Climats met en avant disques et livres selon les aléas de la météo.

L’aube qui revient

Que devient pour nous une chanson lorsque celle-ci rencontre une annonce douloureuse ? La semaine qui vient de s’écouler, je n’ai pas pu écouter un seul disque du groupe Low. Leur musique me semblait trop frontale avec la disparition de Mimi Parker, devenant presque repoussante, du moins me fallait-il l’éviter. C’est avec ces hasardeux et prodigieux détours que l’on finit par tomber sur la musique qui convient à la tristesse – cette musique qui, on le sait, va nous accompagner. Pour tout dire, elle s’impose d’elle-même et on l’entend surgir en nous. Dans le Sweetspot du groupe Mess Esque, je retrouve des éléments qui restituent sans doute un peu la présence de Mimi Parker. Cette douceur et sa répétition d’abord, puis, le temps profond de la composition qui s’écoule majestueusement. C’est un duo aussi et ça, je ne le savais pas. Mick Turner des Dirty Three rencontre Helen Franzmann durant le premier confinement. Ils s’échangent des missives musicales entre Brisbane et Melbourne. Leur complicité est évidente, lumineuse. Elle reproduit, peut-être, ce qui était amené à disparaître ailleurs. Alors j’ai écouté, avec obsession, les deux albums de Mess Esque tout en pensant écouter un autre groupe. Un fantôme… Voilà, ce que devient pour nous, une chanson lorsque celle-ci rencontre une annonce douloureuse.

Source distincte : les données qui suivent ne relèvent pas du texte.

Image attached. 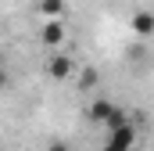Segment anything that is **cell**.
Listing matches in <instances>:
<instances>
[{"label":"cell","mask_w":154,"mask_h":151,"mask_svg":"<svg viewBox=\"0 0 154 151\" xmlns=\"http://www.w3.org/2000/svg\"><path fill=\"white\" fill-rule=\"evenodd\" d=\"M133 29H136L140 36H151L154 33V14L151 11H136V14H133Z\"/></svg>","instance_id":"5b68a950"},{"label":"cell","mask_w":154,"mask_h":151,"mask_svg":"<svg viewBox=\"0 0 154 151\" xmlns=\"http://www.w3.org/2000/svg\"><path fill=\"white\" fill-rule=\"evenodd\" d=\"M90 119L111 130V126H118V122H125V112H122V108H115L111 101H93V104H90Z\"/></svg>","instance_id":"7a4b0ae2"},{"label":"cell","mask_w":154,"mask_h":151,"mask_svg":"<svg viewBox=\"0 0 154 151\" xmlns=\"http://www.w3.org/2000/svg\"><path fill=\"white\" fill-rule=\"evenodd\" d=\"M47 151H68V144H65V140H54V144H50Z\"/></svg>","instance_id":"ba28073f"},{"label":"cell","mask_w":154,"mask_h":151,"mask_svg":"<svg viewBox=\"0 0 154 151\" xmlns=\"http://www.w3.org/2000/svg\"><path fill=\"white\" fill-rule=\"evenodd\" d=\"M79 83H82V86H93V83H97V72H93V69H86V72H82V79H79Z\"/></svg>","instance_id":"52a82bcc"},{"label":"cell","mask_w":154,"mask_h":151,"mask_svg":"<svg viewBox=\"0 0 154 151\" xmlns=\"http://www.w3.org/2000/svg\"><path fill=\"white\" fill-rule=\"evenodd\" d=\"M43 43H47V47H61V43H65V25H61V18H47V25H43Z\"/></svg>","instance_id":"3957f363"},{"label":"cell","mask_w":154,"mask_h":151,"mask_svg":"<svg viewBox=\"0 0 154 151\" xmlns=\"http://www.w3.org/2000/svg\"><path fill=\"white\" fill-rule=\"evenodd\" d=\"M0 151H4V148H0Z\"/></svg>","instance_id":"30bf717a"},{"label":"cell","mask_w":154,"mask_h":151,"mask_svg":"<svg viewBox=\"0 0 154 151\" xmlns=\"http://www.w3.org/2000/svg\"><path fill=\"white\" fill-rule=\"evenodd\" d=\"M50 76H54V79H68V76H72V58H68V54H54Z\"/></svg>","instance_id":"277c9868"},{"label":"cell","mask_w":154,"mask_h":151,"mask_svg":"<svg viewBox=\"0 0 154 151\" xmlns=\"http://www.w3.org/2000/svg\"><path fill=\"white\" fill-rule=\"evenodd\" d=\"M4 86H7V69L0 65V90H4Z\"/></svg>","instance_id":"9c48e42d"},{"label":"cell","mask_w":154,"mask_h":151,"mask_svg":"<svg viewBox=\"0 0 154 151\" xmlns=\"http://www.w3.org/2000/svg\"><path fill=\"white\" fill-rule=\"evenodd\" d=\"M136 144V126L133 122H118L108 130V140H104V151H133Z\"/></svg>","instance_id":"6da1fadb"},{"label":"cell","mask_w":154,"mask_h":151,"mask_svg":"<svg viewBox=\"0 0 154 151\" xmlns=\"http://www.w3.org/2000/svg\"><path fill=\"white\" fill-rule=\"evenodd\" d=\"M39 11H43V18H61L65 14V0H39Z\"/></svg>","instance_id":"8992f818"}]
</instances>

L’ivresse des constellations

Qui est Léona Delcourt ? C’est avec cette interrogation, qui a tout d’un impératif au final, que l’on entre dans ce merveilleux ouvrage. Nadja, un itinéraire surréaliste est un livre expérience. Écrit et conçu au Manoir d’Ango par André Breton, Nadja est aussi un cheminement à deux. Car l’empreinte de Léona Delcourt transparaît entre chaque page. Celle-ci donna à Breton, un carnet rempli de sa propre interprétation concernant leur rencontre. Très structuré, sous l’apparence d’un pur hasard, Nadja met en place une série d’illustrations qu’André Breton voulait anti-littéraire. Ces irruptions d’images devaient déconstruire toute description. On demeure fasciné, en parcourant ces pages, combien le mouvement surréaliste fut pluri-disciplinaire. La psychanalyse, le hasard objectif, les arts premiers, la rencontre, l’amour fou et Paris tournoient ensemble terriblement. Breton avait un désir de métamorphose et de contrôle incroyable. Il pouvait approfondir des théories mathématiques pour les voir partir en flammes, suite à une intuition sortie d’une de ses lectures d’un ouvrage ésotérique. Portraits d’aimées, poésie en magma et la beauté des rues sont les constellations de ce livre.


Nadja d’André Breton est paru le 25 mai 1928 chez nrf / Gallimard.
Le dernier album de Mess Esque est sorti l’an dernier sur Drag City.